2025-03-20.pngAs nossas opiniões ou pontos de vista erróneos não decorrem apenas, nem principalmente, de desinformação, mas do modo como pensamos (razões internas) e da nossa ignorância. São estruturais, profundas e eternas e podem transformar a realidade, tendo consequências na vida das pessoas. 

Este artigo propõe-se abordar as nossas opiniões erróneas a partir de um ponto de vista amplo, do qual a desinformação transmitida pela comunicação social ou redes sociais, uma das razões externas de estarmos enganados, é uma parte.

Analisa 3 das principais causas das nossas crenças ou opiniões enganosas e baseia-se no livro Os Perigos da Perceção. Talvez estejamos errados acerca de quase tudo.
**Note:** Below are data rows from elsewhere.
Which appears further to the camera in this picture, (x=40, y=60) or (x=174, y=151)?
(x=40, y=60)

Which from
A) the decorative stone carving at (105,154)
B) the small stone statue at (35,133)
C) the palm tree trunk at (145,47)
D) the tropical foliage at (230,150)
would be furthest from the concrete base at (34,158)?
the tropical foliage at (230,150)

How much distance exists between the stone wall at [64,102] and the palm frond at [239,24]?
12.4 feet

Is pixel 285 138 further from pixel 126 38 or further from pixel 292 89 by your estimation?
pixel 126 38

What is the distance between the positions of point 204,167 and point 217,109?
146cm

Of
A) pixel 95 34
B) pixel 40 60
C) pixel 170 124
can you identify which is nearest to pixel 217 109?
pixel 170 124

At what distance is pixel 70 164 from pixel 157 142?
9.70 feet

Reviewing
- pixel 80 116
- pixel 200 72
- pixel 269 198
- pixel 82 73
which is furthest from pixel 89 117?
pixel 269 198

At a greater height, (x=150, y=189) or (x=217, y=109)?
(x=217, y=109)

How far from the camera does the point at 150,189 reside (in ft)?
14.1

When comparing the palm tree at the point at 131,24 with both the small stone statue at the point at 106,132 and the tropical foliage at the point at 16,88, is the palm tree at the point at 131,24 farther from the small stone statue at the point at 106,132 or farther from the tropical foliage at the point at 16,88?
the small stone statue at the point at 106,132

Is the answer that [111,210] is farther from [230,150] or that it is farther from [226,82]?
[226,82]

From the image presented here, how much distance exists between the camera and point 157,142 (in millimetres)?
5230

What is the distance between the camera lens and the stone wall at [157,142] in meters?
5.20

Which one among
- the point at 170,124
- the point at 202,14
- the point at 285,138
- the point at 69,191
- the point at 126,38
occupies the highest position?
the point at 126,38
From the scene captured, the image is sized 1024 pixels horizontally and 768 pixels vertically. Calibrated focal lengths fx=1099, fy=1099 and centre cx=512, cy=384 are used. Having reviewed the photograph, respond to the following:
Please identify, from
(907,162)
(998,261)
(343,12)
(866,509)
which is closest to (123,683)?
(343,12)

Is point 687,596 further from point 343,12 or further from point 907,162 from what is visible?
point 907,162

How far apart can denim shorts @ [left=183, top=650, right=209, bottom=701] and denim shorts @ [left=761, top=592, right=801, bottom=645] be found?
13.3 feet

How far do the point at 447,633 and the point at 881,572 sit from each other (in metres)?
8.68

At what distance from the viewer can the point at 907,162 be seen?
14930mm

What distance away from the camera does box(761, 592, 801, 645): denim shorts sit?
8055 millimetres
E há quem saiba aproveitar-se disso de Bobby Duffy, publicado pela primeira vez em 2018 e editado em 2025 em Portugal pela Zigurate.*

1. A importância de emoções e histórias

As nossas emoções influenciam o que vemos/lemos, decidem de que lado estamos e modificam o pensamento. É importante aceitar e tomar consciência do seu importante papel nas nossas opiniões sobre a realidade, sugerindo-se que as identifiquemos e escrevamos sobre elas.

Por exemplo, quando estamos muito preocupados com um problema, como o da migração, isso faz com que o sobrestimemos, considerando que tem uma maior dimensão do que a que os factos mostram. Este princípio está na base da inumeracia emotiva, conceito atribuído ao psicólogo e economista Paul Slovic que designa a nossa incapacidade natural de responder adequadamente a dados numéricos ou estatísticos.

Outro exemplo, a empatia e a nossa preocupação e ação tende a diminuir se o número de pessoas que precisam de ajuda ou morreram aumenta. Este preconceito cognitivo Slovic designou-o Desvanecimento da Compaixão/ Compassion Fade e traduz-se num entorpecimento mental perante crises em massa.

Apresentarmos números ou estatísticas e promovermos a literacia numérica não garante uma visão objetiva e racional da realidade. Segundo Slovic, para transmitir o verdadeiro significado de catástrofes e motivar para a sua prevenção, é necessário acrescentar uma componente emocional que decorre da apresentação de histórias sobre pessoas concretas.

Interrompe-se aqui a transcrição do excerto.